— start LISTED ENTRIES —

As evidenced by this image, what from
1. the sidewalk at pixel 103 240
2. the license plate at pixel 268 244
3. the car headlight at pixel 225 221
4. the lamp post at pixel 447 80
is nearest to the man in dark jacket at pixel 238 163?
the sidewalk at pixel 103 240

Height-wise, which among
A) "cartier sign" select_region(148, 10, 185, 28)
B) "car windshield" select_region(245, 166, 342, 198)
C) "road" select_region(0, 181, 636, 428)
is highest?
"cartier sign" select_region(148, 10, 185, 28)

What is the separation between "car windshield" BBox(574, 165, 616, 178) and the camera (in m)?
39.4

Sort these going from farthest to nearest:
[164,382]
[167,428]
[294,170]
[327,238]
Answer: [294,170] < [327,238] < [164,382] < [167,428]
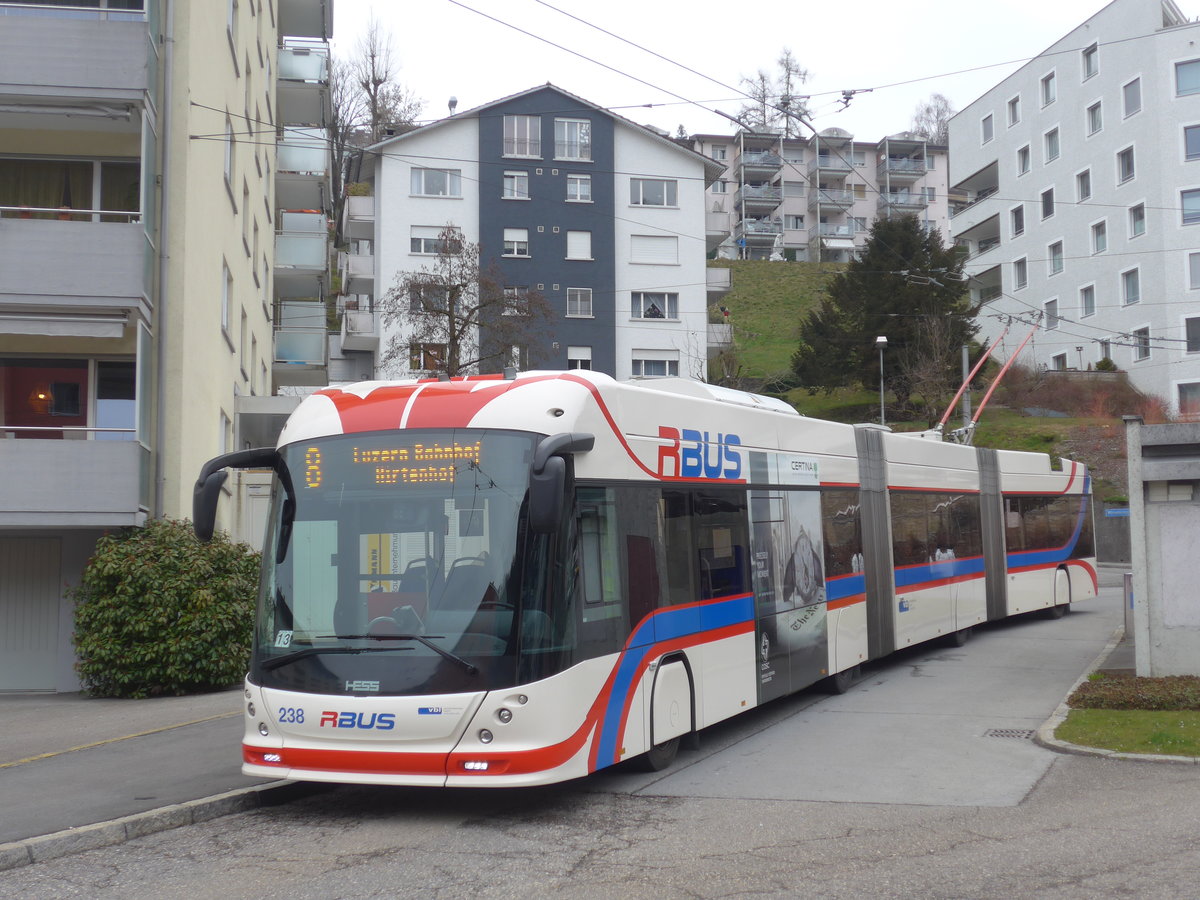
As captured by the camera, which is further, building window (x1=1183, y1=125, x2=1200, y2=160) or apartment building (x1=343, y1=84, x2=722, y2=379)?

— end LISTED ENTRIES —

__PROBLEM TO SOLVE__
Would you mind returning each entry above word for word, skipping the images?

__THE REPLY__
As evidenced by this image, what from
1. the sidewalk at pixel 103 240
2. the license plate at pixel 268 244
3. the car headlight at pixel 225 221
4. the lamp post at pixel 447 80
is nearest to the man in dark jacket at pixel 238 163?
the sidewalk at pixel 103 240

Height-wise, which among
A) "cartier sign" select_region(148, 10, 185, 28)
B) "car windshield" select_region(245, 166, 342, 198)
C) "road" select_region(0, 181, 636, 428)
is highest?
"cartier sign" select_region(148, 10, 185, 28)

What is the separation between "car windshield" BBox(574, 165, 616, 178) and the camera (in m)?
39.4

Sort these going from farthest to nearest:
[164,382]
[167,428]
[294,170]
[327,238]
Answer: [294,170] < [327,238] < [164,382] < [167,428]
As captured by the camera, which is further, building window (x1=1183, y1=125, x2=1200, y2=160) or apartment building (x1=343, y1=84, x2=722, y2=379)?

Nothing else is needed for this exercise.